Film Review: Hoard is an impressive screen debut for star and director alike

"Written and directed by Luna Carmoon, Hoard is a gripping drama about the debilitating nature of grief, and the extremes to which self-numbing people will go to experience any sensation at all."
Film Review: Hoard is an impressive screen debut for star and director alike

Hoard

  • Hoard
  • ★★★★☆
  • Cinema release

Hoard (18s) stars Saura Lightfoot Leon as Maria, a 17-year-old who has been living in foster care with Michelle (Samantha Spiro) ever since she was rescued, as a young child, from the squalor of the home she shared with her hoarding-obsessed mother Cynthia (Hayley Squires).

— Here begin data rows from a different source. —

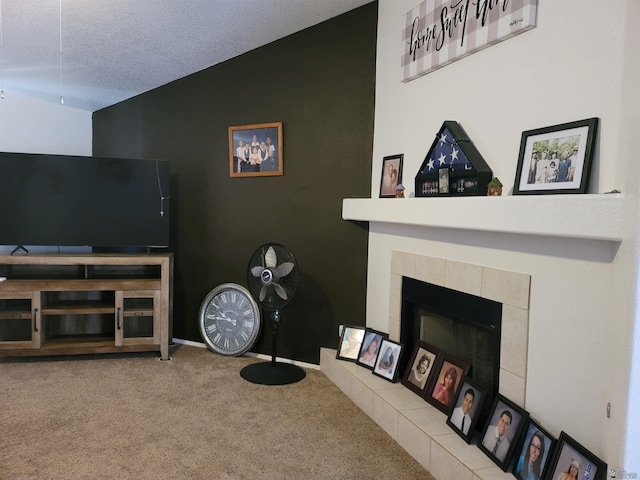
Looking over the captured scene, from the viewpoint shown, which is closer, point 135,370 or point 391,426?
point 391,426

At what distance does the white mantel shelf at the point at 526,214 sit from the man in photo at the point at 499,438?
2.52 feet

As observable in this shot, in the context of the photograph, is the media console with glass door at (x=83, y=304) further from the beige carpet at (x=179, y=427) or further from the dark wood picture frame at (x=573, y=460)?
the dark wood picture frame at (x=573, y=460)

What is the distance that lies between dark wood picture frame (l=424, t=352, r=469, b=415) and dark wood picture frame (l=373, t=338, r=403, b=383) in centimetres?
31

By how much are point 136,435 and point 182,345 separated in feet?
5.57

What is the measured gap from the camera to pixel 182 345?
14.1ft

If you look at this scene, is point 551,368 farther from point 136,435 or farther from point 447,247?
point 136,435

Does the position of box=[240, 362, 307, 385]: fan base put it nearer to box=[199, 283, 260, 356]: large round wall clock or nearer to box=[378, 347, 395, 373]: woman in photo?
box=[199, 283, 260, 356]: large round wall clock

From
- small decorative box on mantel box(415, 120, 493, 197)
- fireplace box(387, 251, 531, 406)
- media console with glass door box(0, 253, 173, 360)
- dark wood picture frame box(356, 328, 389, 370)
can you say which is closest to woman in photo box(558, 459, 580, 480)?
fireplace box(387, 251, 531, 406)

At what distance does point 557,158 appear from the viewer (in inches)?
76.5

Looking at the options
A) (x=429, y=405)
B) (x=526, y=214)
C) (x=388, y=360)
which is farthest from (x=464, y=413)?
(x=526, y=214)

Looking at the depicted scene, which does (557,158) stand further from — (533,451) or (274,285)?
(274,285)

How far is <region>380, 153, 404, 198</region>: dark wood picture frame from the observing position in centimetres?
314

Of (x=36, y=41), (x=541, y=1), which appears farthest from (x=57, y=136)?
(x=541, y=1)

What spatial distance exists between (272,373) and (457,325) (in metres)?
A: 1.38
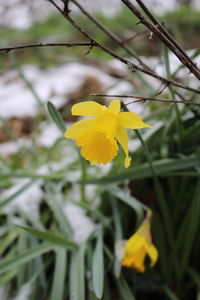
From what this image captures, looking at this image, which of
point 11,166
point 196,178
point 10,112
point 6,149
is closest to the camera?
point 196,178

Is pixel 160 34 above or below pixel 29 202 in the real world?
above

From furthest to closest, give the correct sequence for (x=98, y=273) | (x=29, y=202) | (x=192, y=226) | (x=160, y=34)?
1. (x=29, y=202)
2. (x=192, y=226)
3. (x=98, y=273)
4. (x=160, y=34)

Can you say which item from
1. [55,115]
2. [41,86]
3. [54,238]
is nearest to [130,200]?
[54,238]

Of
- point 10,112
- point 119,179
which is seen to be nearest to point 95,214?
point 119,179

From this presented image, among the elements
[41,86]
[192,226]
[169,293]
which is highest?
[41,86]

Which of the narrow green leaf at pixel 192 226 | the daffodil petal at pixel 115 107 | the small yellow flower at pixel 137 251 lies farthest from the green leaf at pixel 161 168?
the daffodil petal at pixel 115 107

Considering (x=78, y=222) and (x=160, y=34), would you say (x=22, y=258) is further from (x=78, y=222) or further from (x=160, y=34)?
(x=160, y=34)

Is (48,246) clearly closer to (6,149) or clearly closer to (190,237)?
(190,237)
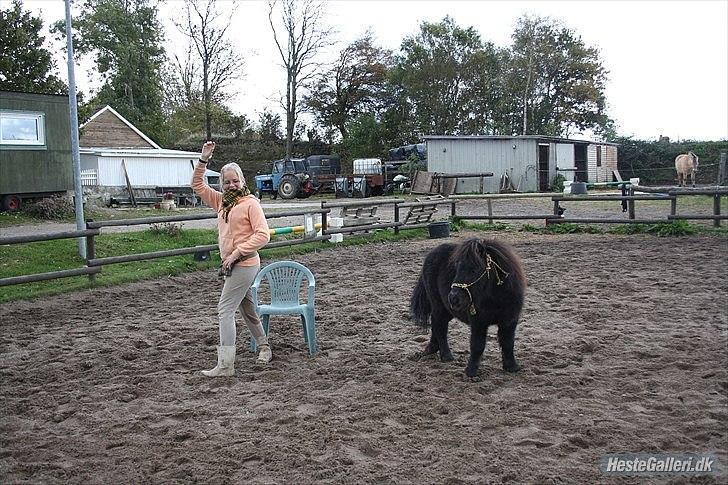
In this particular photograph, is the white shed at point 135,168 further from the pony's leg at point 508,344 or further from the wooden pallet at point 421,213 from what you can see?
the pony's leg at point 508,344


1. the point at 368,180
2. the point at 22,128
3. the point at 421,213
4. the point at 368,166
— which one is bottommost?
the point at 421,213

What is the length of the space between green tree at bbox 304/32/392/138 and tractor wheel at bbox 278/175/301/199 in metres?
14.7

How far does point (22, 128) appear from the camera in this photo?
61.8 ft

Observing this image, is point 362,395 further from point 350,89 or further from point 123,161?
point 350,89

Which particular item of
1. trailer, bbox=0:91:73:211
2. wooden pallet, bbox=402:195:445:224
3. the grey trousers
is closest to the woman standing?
the grey trousers

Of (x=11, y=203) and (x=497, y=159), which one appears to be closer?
(x=11, y=203)

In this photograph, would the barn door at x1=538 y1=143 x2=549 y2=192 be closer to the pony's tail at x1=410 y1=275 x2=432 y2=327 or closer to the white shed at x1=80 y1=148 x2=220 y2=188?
the white shed at x1=80 y1=148 x2=220 y2=188

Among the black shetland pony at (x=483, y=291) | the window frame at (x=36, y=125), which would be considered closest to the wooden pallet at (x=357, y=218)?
the black shetland pony at (x=483, y=291)

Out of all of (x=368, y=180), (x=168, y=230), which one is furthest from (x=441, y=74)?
(x=168, y=230)

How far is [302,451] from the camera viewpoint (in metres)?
3.88

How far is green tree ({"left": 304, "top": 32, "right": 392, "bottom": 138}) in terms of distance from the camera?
46000 mm

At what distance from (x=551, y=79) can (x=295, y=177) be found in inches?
879

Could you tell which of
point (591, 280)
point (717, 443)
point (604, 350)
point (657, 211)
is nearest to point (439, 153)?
point (657, 211)

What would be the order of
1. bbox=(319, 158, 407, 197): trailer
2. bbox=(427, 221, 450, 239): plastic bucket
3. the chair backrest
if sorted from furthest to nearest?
bbox=(319, 158, 407, 197): trailer, bbox=(427, 221, 450, 239): plastic bucket, the chair backrest
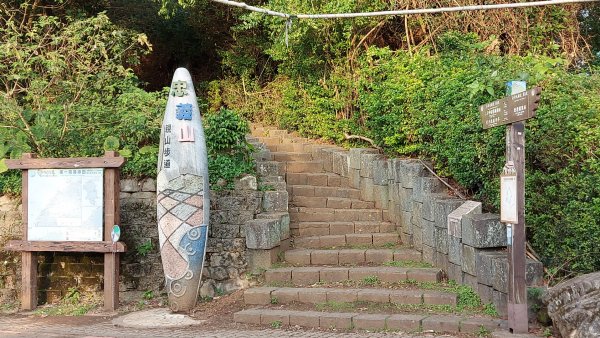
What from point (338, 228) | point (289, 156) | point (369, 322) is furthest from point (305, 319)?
point (289, 156)

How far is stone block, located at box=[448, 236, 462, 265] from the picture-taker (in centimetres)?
721

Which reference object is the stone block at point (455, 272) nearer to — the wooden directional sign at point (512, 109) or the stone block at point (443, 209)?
the stone block at point (443, 209)

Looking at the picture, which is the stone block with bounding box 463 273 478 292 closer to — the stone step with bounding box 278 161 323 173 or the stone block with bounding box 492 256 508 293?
the stone block with bounding box 492 256 508 293

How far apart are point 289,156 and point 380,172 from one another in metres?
2.19

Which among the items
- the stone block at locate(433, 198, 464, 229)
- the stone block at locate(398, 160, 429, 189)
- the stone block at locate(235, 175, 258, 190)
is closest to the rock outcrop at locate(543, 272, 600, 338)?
the stone block at locate(433, 198, 464, 229)

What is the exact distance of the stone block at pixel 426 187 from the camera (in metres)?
8.08

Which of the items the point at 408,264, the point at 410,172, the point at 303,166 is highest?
the point at 303,166

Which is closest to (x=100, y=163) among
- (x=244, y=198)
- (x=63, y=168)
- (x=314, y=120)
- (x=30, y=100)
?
(x=63, y=168)

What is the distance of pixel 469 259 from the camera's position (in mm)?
6949

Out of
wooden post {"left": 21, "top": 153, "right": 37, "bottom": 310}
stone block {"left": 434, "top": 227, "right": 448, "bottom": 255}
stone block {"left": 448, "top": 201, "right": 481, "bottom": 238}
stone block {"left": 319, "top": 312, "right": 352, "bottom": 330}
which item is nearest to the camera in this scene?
stone block {"left": 319, "top": 312, "right": 352, "bottom": 330}

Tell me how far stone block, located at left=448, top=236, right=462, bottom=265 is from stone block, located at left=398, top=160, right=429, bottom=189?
1.23m

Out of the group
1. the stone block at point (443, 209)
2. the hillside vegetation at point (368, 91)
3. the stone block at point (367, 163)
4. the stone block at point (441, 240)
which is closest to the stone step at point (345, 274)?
the stone block at point (441, 240)

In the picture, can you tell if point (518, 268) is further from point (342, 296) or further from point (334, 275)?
point (334, 275)

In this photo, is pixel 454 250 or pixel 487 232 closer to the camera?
pixel 487 232
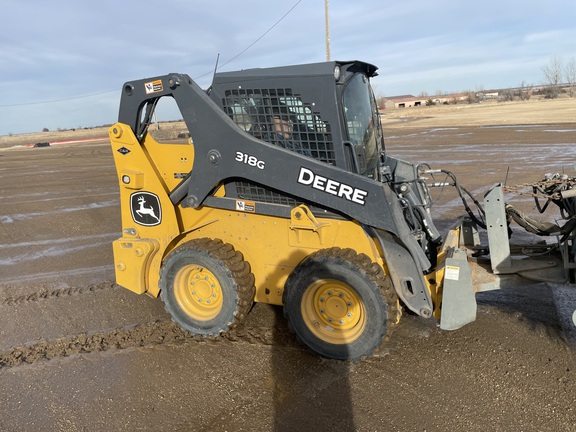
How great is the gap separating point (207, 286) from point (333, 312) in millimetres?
1261

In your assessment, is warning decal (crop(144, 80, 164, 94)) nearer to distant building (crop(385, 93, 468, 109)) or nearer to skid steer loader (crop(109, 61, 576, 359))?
skid steer loader (crop(109, 61, 576, 359))

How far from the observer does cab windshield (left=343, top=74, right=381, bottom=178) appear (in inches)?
161

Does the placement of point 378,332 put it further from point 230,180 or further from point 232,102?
point 232,102

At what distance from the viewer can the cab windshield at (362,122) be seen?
161 inches

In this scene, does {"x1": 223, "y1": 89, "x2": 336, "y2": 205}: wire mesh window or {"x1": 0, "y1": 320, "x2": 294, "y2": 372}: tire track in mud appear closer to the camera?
{"x1": 223, "y1": 89, "x2": 336, "y2": 205}: wire mesh window

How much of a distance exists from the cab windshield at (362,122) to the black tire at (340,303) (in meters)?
0.87

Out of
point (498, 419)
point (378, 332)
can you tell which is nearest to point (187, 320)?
point (378, 332)

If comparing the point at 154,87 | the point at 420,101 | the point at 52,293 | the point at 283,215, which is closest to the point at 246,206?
the point at 283,215

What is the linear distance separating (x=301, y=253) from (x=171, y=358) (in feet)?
5.01

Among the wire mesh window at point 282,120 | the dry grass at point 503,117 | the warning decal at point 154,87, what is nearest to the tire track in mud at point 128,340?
the wire mesh window at point 282,120

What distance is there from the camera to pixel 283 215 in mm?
4223

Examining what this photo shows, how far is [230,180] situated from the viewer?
4379 mm

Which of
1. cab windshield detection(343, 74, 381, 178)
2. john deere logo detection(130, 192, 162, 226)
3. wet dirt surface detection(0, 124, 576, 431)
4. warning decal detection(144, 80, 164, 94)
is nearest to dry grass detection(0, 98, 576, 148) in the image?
wet dirt surface detection(0, 124, 576, 431)

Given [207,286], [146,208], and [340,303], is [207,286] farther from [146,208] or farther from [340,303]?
[340,303]
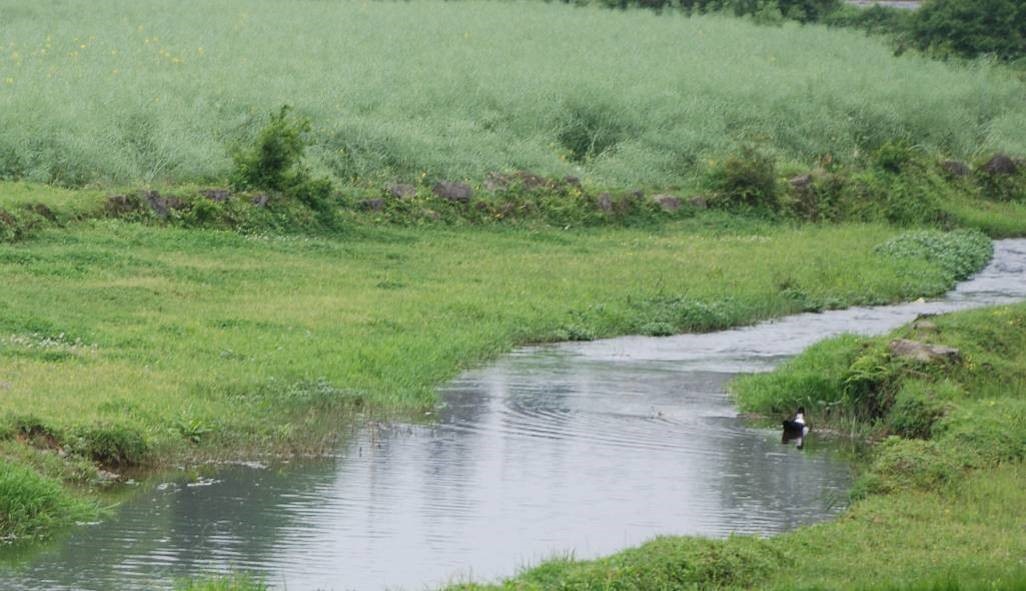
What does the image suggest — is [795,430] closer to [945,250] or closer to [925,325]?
[925,325]

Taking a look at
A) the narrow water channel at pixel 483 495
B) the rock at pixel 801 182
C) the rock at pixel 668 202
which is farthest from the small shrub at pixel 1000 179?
the narrow water channel at pixel 483 495

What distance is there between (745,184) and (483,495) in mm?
19769

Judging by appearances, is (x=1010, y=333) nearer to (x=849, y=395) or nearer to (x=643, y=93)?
(x=849, y=395)

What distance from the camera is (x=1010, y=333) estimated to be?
18562 millimetres

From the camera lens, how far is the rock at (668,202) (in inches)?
1216

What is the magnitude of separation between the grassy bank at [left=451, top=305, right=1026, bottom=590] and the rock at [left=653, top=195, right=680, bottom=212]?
11545 mm

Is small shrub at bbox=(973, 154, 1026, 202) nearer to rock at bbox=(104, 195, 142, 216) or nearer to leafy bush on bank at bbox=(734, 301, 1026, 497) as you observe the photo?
leafy bush on bank at bbox=(734, 301, 1026, 497)

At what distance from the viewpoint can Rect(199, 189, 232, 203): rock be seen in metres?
24.7

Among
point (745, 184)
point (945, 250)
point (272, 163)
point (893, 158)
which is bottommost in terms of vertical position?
point (945, 250)

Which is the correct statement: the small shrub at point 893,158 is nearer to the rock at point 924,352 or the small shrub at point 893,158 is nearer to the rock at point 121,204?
the rock at point 121,204

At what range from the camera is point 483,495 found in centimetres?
1334

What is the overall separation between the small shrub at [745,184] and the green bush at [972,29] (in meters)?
27.6

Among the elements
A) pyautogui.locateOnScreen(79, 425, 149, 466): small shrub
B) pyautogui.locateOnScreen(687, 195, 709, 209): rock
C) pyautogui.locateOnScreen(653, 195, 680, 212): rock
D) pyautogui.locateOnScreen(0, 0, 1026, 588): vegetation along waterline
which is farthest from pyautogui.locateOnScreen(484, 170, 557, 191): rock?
pyautogui.locateOnScreen(79, 425, 149, 466): small shrub

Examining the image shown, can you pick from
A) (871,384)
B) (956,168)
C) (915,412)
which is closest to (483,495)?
(915,412)
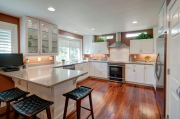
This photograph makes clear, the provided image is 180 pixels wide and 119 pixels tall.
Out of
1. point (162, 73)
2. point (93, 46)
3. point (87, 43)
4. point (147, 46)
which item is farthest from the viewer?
point (87, 43)

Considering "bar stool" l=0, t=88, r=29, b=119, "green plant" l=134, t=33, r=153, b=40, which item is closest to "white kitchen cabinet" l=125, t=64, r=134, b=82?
"green plant" l=134, t=33, r=153, b=40

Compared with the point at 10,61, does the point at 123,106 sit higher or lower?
lower

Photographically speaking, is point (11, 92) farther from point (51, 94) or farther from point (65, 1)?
point (65, 1)

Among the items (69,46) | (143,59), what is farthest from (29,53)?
(143,59)

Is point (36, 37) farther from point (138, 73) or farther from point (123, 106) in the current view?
point (138, 73)

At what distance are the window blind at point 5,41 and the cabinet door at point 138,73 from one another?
176 inches

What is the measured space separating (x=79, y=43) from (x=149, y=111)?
4.43m

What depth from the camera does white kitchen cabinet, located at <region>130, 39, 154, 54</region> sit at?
12.7 feet

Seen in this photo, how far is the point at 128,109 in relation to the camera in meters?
2.19

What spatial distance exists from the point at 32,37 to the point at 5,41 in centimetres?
64

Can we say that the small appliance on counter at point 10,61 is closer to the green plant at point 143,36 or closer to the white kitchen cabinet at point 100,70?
the white kitchen cabinet at point 100,70

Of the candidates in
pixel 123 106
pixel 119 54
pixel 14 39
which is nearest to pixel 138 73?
pixel 119 54

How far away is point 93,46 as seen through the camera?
17.0 ft

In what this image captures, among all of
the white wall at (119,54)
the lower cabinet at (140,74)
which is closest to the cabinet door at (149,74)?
the lower cabinet at (140,74)
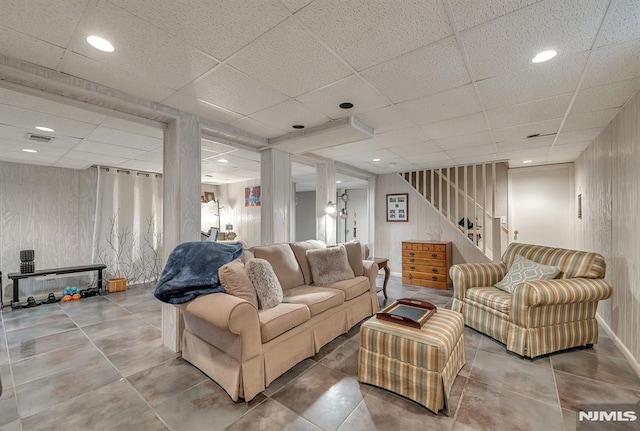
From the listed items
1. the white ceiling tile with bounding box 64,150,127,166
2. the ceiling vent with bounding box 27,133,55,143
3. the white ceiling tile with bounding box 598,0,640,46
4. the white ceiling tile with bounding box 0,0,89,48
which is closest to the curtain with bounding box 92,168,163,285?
the white ceiling tile with bounding box 64,150,127,166

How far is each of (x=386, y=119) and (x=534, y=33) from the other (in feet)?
4.96

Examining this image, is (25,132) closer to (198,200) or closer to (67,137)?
(67,137)

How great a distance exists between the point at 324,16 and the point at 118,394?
2.88 m

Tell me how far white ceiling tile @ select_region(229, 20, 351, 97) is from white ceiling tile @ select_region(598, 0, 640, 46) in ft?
4.83

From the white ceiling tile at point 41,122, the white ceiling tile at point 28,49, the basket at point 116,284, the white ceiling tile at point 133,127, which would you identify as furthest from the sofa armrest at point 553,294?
the basket at point 116,284

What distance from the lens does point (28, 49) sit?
5.79ft

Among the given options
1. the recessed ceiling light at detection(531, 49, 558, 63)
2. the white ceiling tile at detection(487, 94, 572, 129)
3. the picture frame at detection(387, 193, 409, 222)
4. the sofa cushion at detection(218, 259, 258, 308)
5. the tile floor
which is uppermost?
the recessed ceiling light at detection(531, 49, 558, 63)

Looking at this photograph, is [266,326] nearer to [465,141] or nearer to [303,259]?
[303,259]

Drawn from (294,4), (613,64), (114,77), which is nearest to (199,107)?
(114,77)

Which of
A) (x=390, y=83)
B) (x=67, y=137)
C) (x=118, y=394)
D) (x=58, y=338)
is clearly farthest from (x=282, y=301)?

Now a seemingly well-adjusted teenager, Maria’s long-buried fascination with trash returns when Michelle invites 30-year-old Michael (Joseph Quinn), an ex-foster kid of hers and now a binman, to stay for a few weeks until he can find a place to live with his pregnant girlfriend. 

As Maria processes the sense of loss triggered by Michael’s arrival, she seeks comfort in her abiding sensations of childhood — shame and pain.

Written and directed by Luna Carmoon, Hoard is a gripping drama about the debilitating nature of grief, and the extremes to which self-numbing people will go to experience any sensation at all. 

Set for the most part in cramped, claustrophobic interiors, and deeply unsettling in terms of the intensity of Maria and Michael’s illicit relationship, Hoard is an impressive feature-length debut from Luna Carmoon, and one that announces the arrival of a major talent in the mesmerising Saura Lightfoot Leon.